The export has provoked criticism from animal lovers who say
it’s unfair to separate young elephants from the rest of the herd. But Zimparks
says the trade is necessary « to generate financial resources for
conservation programmes ».
There will be concerns raised not only over the concrete
enclosure the animals are being held in (apparently they’re currently in
quarantine) but also over the diet they’re being fed. It consists of
« carrots, sugar cane, apples and hay » – a far cry from the diet
Zimbabwe elephants would be accustomed to in Hwange National Park, where they
were captured.

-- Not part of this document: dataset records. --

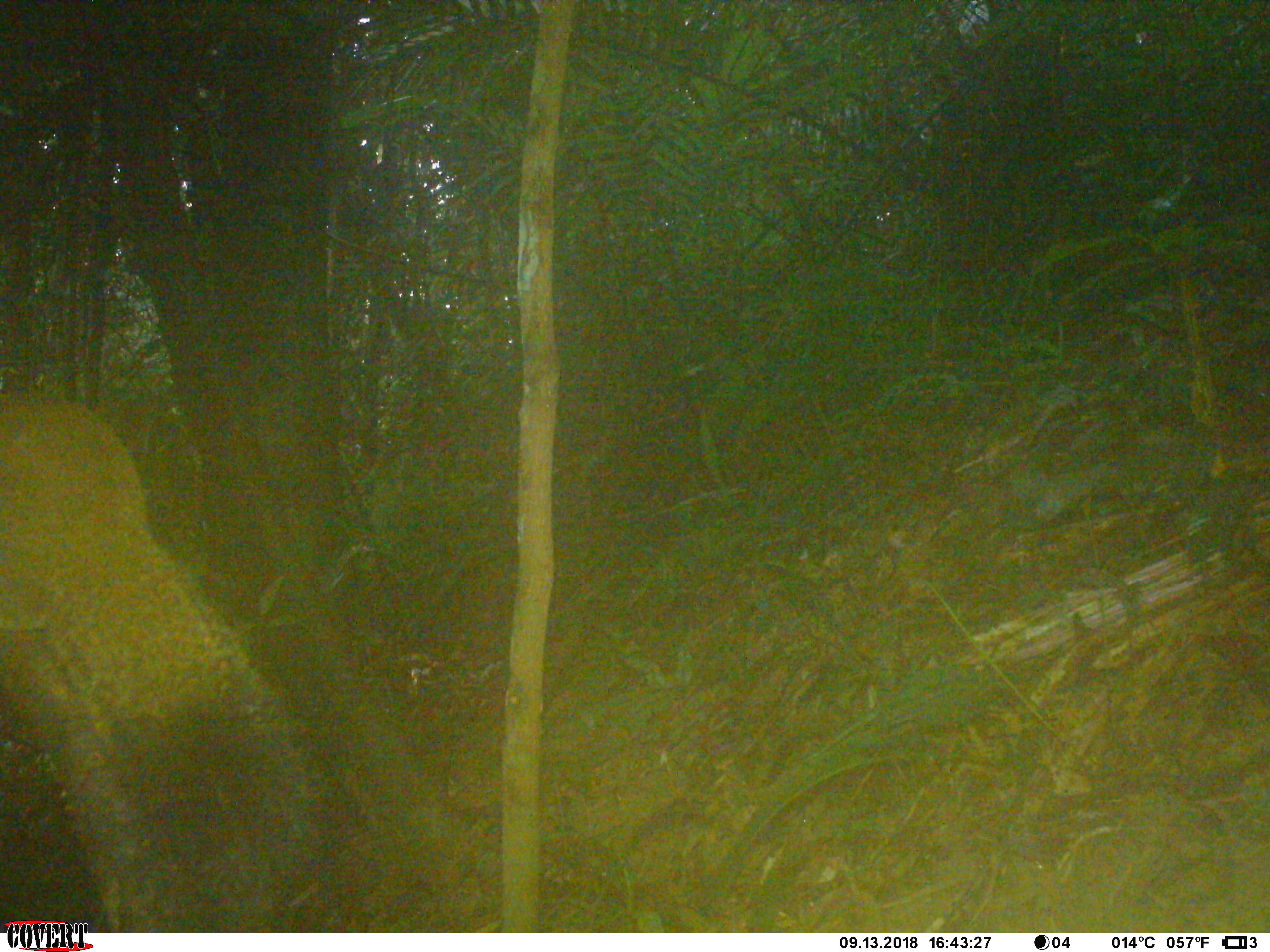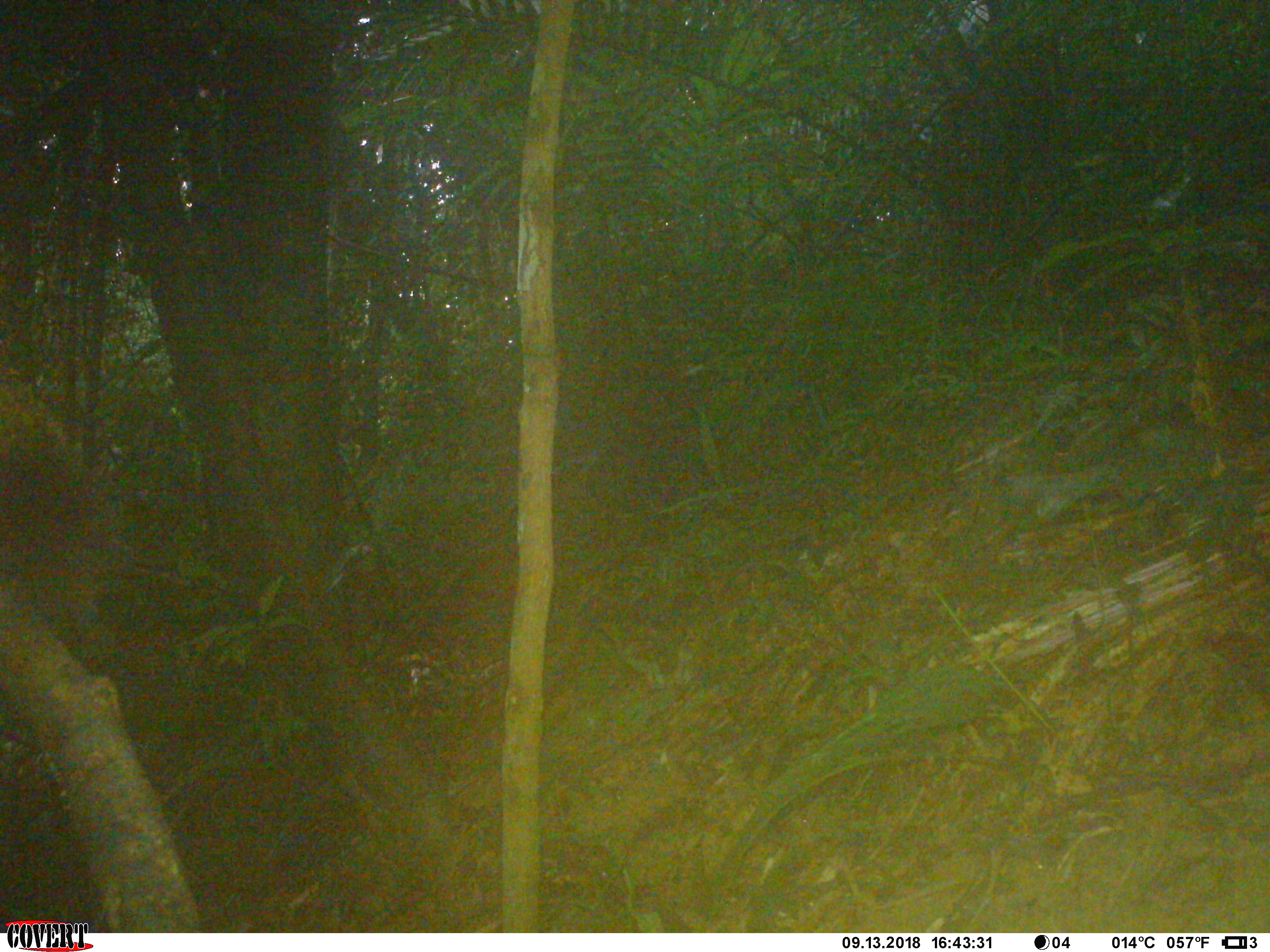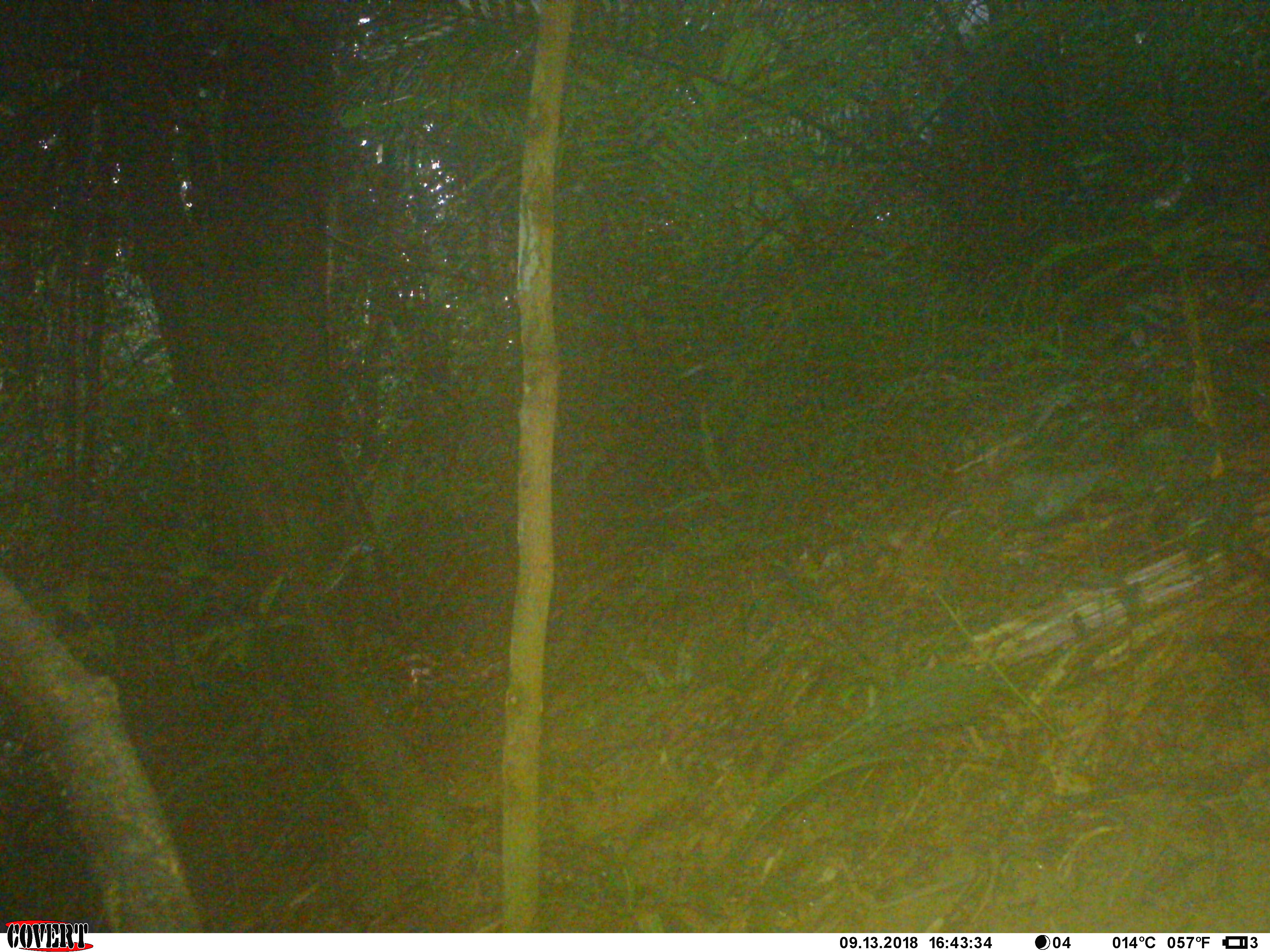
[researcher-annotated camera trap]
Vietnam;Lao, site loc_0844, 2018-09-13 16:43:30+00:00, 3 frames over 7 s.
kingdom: Animalia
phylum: Chordata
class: Mammalia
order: Rodentia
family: Sciuridae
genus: Sciurus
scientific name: Sciurus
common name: squirrel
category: unidentified squirrel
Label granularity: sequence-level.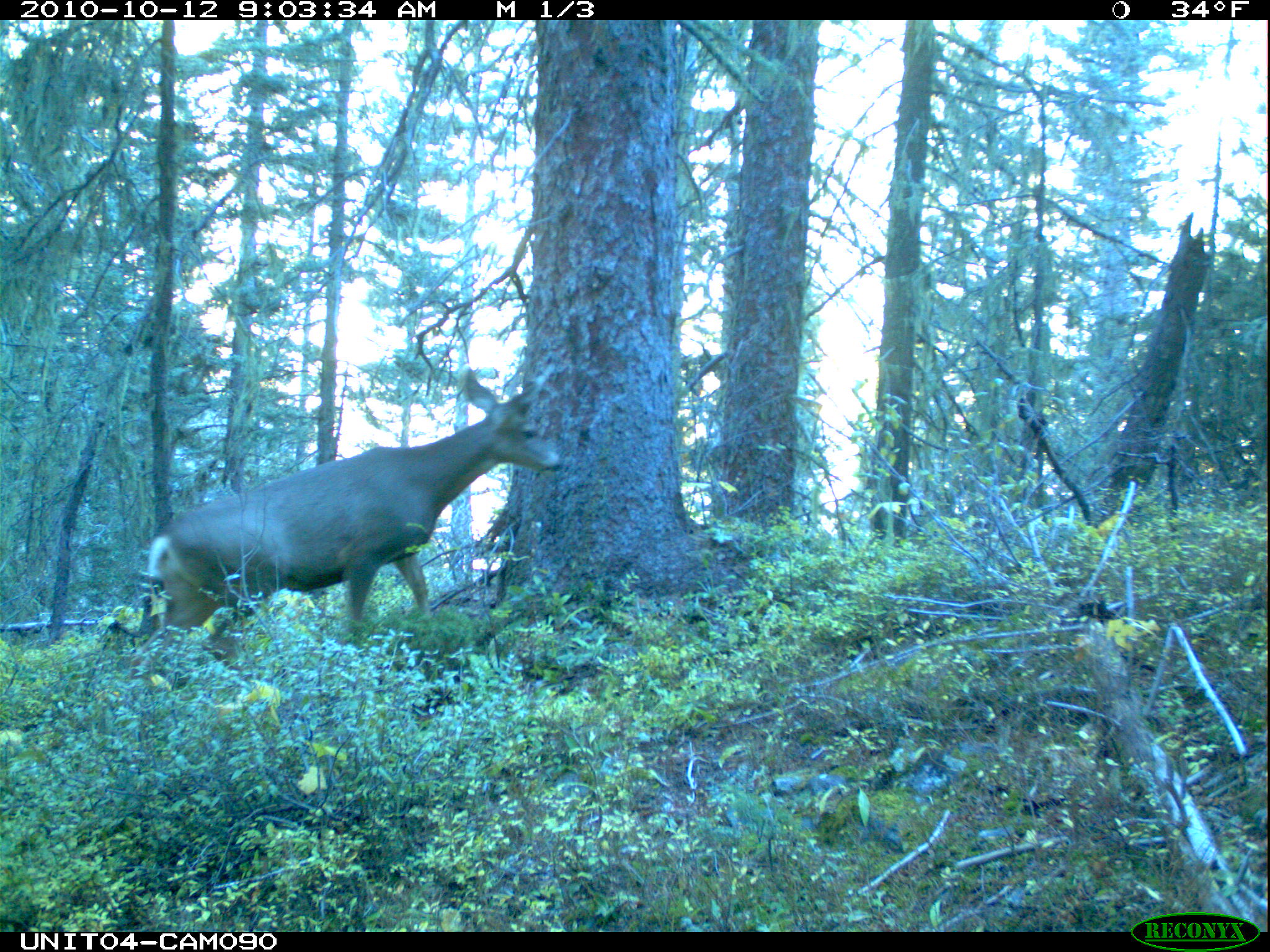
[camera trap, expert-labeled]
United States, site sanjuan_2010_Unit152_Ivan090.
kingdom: Animalia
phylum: Chordata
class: Mammalia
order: Artiodactyla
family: Cervidae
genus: Odocoileus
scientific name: Odocoileus hemionus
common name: mule deer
Odocoileus hemionus (mule deer).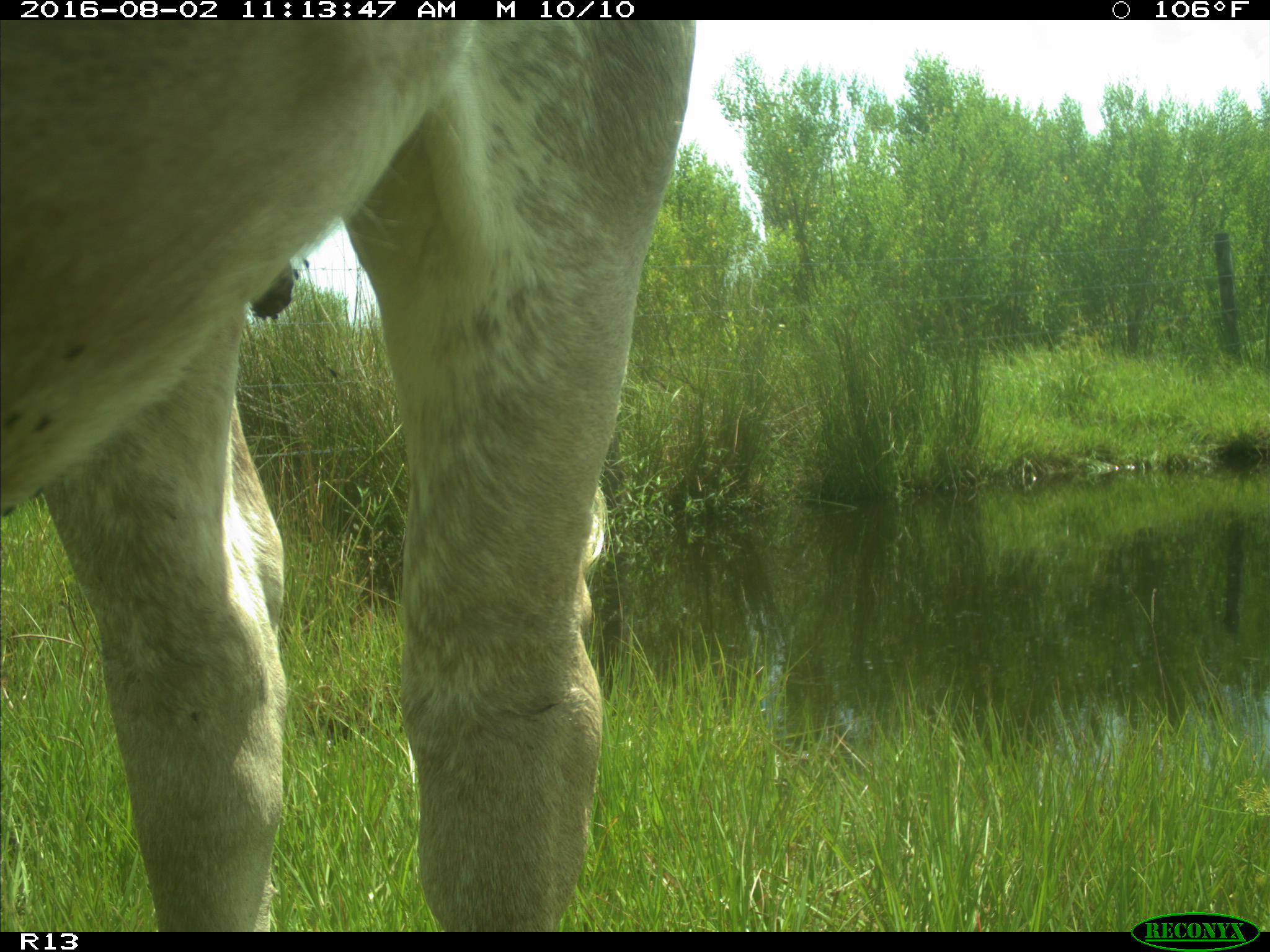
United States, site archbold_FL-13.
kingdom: Animalia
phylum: Chordata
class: Mammalia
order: Artiodactyla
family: Bovidae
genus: Bos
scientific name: Bos taurus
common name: domestic cow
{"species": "Bos taurus (domestic cow)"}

Elephants in Zimbabwe might occasionally eat sugar cane if they
raid fields, but only in the southeast of the country.
The Shanghai Daily said: « Two of the elephants are male and
the rest are female. The animals weigh about 1 ton on average. They are all
about 1.6 metres tall and around three years old.
« The six elephants must spend 30 days in routine isolation
for quarantine and inspection purposes before they can meet visitors in the
spring, » the report said.
Wildlife At Risk International, an animal rights group, lamented
the conditions the elephants were being held in. « Wild elephant calves,
brutally taken from their mothers, flown halfway across the globe, this is what
their new world looks like, » the group said in an online update.
Zimbabwe says it began exporting elephants to China in July 2015
and had by early last year exported about 100 sub-adult elephants, mostly aged
between five and seven. Environment Minister Oppah Muchinguri says she will
carry on with the trade despite opposition.